Unable to be in the same room with it at first after the attacks, Breitweiser held it up for all to see during Wednesday's joint hearings of the House and Senate intelligence committees.
"I wear it on my right hand, and it will remain there until the day I die," Breitweiser, 31, told committee members at the first public hearings of their inquiry into the attacks.
Lawmakers disclosed that the government had had far more warnings than previously acknowledged that planes might be used to bomb buildings.
That came as no surprise to Breitweiser and other relatives of people killed on Sept. 11.

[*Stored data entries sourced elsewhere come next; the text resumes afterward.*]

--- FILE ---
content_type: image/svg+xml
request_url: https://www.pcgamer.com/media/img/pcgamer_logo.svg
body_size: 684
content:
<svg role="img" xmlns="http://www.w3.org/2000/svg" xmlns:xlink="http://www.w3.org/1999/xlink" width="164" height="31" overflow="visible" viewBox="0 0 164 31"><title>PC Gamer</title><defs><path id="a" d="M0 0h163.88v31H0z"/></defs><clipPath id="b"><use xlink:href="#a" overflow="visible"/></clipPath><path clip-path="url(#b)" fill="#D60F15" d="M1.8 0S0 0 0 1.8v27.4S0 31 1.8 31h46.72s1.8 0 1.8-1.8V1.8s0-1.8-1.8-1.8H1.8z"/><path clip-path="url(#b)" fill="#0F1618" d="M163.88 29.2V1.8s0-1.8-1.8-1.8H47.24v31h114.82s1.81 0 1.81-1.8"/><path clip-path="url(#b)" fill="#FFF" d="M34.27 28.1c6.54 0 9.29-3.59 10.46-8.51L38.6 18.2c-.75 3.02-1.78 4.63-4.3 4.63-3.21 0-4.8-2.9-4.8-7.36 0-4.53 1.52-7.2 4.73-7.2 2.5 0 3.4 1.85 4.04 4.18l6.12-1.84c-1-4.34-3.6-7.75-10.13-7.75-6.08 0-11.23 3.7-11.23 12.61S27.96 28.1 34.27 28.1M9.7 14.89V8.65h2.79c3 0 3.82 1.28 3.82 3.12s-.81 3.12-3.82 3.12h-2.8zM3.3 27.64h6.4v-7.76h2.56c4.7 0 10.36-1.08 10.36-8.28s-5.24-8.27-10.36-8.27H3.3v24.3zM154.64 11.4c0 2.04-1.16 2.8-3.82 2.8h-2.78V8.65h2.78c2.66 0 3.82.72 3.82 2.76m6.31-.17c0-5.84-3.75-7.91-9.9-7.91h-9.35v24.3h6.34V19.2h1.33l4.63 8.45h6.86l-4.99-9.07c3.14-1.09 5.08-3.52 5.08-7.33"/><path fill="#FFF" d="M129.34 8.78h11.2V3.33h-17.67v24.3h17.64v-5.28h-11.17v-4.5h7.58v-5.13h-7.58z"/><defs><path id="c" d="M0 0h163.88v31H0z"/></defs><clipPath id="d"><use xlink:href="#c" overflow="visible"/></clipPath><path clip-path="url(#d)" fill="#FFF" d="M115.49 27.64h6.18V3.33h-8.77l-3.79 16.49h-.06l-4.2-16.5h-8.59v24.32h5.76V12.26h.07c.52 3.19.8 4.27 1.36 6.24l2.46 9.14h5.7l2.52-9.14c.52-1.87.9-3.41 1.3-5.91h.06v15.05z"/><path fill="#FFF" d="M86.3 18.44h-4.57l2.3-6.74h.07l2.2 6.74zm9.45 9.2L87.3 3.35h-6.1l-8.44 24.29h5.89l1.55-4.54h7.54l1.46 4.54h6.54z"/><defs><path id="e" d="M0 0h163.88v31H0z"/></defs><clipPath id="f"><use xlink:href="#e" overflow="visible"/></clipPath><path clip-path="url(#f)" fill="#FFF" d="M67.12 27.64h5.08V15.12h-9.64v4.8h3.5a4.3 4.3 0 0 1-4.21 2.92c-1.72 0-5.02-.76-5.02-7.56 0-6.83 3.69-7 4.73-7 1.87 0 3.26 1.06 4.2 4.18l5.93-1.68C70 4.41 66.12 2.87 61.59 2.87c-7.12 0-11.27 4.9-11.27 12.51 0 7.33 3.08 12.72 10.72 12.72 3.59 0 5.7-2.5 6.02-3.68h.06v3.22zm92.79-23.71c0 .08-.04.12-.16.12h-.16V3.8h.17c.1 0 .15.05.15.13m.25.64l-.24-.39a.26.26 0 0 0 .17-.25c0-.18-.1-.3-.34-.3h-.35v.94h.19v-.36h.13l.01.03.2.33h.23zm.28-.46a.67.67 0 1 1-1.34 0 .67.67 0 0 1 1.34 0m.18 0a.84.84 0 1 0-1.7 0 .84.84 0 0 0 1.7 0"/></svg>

"If the intelligence community had been doing its job, my wife would be alive today," said Stephen Push, whose wife, Lisa Raines, died in the attack on the Pentagon.
Breitweiser, of Sept. 11th Advocates, and Push, of Families of September 11, Inc., were the only relatives of those killed to speak directly to the committees.
Behind them, a dozen others, many dressed in black, wept as Breitweiser and Push angrily listed the government's failures that may have permitted the attacks.
Later, Breitweiser displayed the ring and the only sign that it had been battered in the collapse of a 110-story building: the tiny scratches along one edge.
"I think it's amazing that it survived intact," she said.